# Anyone ride at MMA in Meridian MS?



## Stogi (Feb 24, 2010)

Meridian Motorcycle Assoc. I was told about this place by some family members who ride there. The fee's are *$50 A YEAR*..:bigok: for the whole family. 800 acres , not much mud from what I hear, but some good trails. Crap... I can't get my crew into CCC for less than $125 a day, and it's not but another 15min driving time from my house. Oh yeah.... no drinking and helmets required.


----------



## Polaris425 (Dec 16, 2004)

Ive heard bad stuff, but it was from people who are only interested in mud... so... If you like trails I think its a good place to go. Once I get another quad lined up One saturday when ya'll are gonna be there let me know. It's not but about 1.5 hours from us.


----------



## Stogi (Feb 24, 2010)

Polaris425 said:


> Ive heard bad stuff, but it was from people who are only interested in mud... so... If you like trails I think its a good place to go. Once I get another quad lined up One saturday when ya'll are gonna be there let me know. It's not but about 1.5 hours from us.


Shoot yeah man!! I'll do that for sure. I looked at the pics and vids they have on the site. The mud that is there isn't much to talk about , but, the trails seem to be pretty good.


----------



## hondarecoveryman (Feb 28, 2009)

Its a hour north of my house but i have never been , If you guys go I will meet you up there ,if it sucks we can ride a hour south to my place


----------



## Polaris425 (Dec 16, 2004)

sounds good. I'm going to look at a bike this afternoon. It will be perfect for trails until I put backs on it :rockn: and I plan on keeping those stockers on it for trails.


----------



## JoeBrute (Dec 2, 2009)

Hey folks, I havent been on here in a long time, I joined when the site first started up then somewhere along the line my username and pw got lost (was not recognized by the site), so I had to rejoin. Anyway yall should come check out the Meridian OHV park.

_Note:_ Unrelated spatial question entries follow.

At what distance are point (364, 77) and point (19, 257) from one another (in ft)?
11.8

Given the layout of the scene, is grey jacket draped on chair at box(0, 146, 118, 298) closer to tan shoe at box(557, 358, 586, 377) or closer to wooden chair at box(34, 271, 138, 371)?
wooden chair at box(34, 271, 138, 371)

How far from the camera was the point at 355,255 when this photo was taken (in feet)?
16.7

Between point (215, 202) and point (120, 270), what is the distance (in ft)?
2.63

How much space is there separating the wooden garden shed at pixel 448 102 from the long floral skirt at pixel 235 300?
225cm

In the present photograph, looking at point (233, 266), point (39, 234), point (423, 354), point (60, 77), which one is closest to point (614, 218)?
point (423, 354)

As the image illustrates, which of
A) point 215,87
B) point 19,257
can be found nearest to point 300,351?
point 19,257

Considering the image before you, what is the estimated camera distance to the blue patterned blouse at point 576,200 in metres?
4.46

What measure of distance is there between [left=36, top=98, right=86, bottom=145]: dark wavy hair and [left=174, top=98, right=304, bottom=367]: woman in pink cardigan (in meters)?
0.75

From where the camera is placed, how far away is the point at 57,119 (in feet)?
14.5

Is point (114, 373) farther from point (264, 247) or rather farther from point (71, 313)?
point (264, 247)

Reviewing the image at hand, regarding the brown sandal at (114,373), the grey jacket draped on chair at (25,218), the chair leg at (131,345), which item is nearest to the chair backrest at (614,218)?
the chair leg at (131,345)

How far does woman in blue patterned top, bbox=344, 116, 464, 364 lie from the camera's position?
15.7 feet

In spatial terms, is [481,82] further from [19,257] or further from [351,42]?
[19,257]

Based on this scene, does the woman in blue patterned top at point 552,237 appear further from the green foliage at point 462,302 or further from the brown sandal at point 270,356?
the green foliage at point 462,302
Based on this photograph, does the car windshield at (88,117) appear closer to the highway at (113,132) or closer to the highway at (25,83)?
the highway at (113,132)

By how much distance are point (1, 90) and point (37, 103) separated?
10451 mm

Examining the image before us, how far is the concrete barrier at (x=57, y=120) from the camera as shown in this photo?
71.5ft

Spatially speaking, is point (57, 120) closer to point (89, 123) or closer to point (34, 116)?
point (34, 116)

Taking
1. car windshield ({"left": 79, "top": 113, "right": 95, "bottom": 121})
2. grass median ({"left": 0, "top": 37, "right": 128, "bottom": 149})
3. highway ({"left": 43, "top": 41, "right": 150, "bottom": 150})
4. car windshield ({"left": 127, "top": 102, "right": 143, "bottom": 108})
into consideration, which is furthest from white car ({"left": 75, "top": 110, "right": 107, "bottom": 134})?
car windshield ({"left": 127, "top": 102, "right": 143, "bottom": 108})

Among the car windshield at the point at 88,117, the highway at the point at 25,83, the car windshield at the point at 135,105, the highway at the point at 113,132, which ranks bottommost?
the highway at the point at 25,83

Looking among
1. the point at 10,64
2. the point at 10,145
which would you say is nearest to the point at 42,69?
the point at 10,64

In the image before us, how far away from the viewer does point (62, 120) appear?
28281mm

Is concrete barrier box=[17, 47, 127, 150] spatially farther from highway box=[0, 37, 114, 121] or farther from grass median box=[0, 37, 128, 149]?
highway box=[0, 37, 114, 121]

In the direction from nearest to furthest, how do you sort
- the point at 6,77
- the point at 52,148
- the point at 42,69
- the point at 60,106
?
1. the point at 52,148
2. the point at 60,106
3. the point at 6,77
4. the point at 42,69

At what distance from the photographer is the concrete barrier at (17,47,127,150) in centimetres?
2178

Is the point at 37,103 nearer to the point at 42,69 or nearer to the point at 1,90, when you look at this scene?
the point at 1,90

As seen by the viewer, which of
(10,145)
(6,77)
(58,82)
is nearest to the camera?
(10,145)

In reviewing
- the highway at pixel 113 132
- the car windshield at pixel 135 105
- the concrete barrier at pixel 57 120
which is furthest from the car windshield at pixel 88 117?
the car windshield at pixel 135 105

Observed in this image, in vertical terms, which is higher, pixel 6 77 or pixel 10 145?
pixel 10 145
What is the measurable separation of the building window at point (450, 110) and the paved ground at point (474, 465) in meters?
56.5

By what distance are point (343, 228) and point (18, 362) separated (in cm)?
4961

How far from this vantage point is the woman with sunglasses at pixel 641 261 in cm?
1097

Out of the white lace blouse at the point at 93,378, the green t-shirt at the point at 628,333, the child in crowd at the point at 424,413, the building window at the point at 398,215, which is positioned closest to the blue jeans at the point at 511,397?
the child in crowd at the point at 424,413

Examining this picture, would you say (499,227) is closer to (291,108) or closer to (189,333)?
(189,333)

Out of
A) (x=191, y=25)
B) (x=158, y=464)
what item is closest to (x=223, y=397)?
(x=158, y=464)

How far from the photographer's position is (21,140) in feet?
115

I think it was originally for MX but they made trails for atv's. There is not a lot of mud mostly because of the soil type. The powerline there has a lot of sand so it soaks up the water pretty quick. There are some trails that are pretty challenging especially for inexperienced riders. It has a pretty nice camping area with a pavillion and grill. They do have a port a potty but no running water. There is also a public lake that joins the camping area where you can fish. BEWARE of all the broken glass/bottles at the waters edge! They have a hill there called headlight hill, I climbed it once on my brute but dont think I will be trying that again! There are some other hills there but most dont have much of a problem with them but make sure your brakes are good. The desert trail has a lot of whoops and is a lot of fun for kids. Anyway just trying to give a some insight as to what is there. I ride there pretty regular so if you have questions just ask.


----------



## phreebsd (Dec 16, 2004)

^ what was your old username?


----------



## Polaris425 (Dec 16, 2004)

phreebsd said:


> ^ what was your old username?


Same name... he means the old site.. Joe bought my Laws... At least, I'm pretty sure it's the same JoeBrute that bought my Laws.. :rockn:

I just picked up my scrambler last night, so I'm ready to ride!


----------



## JoeBrute (Dec 2, 2009)

Yep, same ol' Joe. I still have those 29.5's on my bike and they still look about new. Prolly gonna get some other tires and wheels for trail riding. I picked up a honda 300 4x4 a little while back that I have been tinkering with. I put a gear reduction and some 26" sti mud trax with ss12's on it. I kinda got big plans for it but all the maint. cost on the others has sloowed this project!!!! LOL If yall plan a trip to Meridian let me know so I can ride with ya.


----------



## Polaris425 (Dec 16, 2004)

Will do.


----------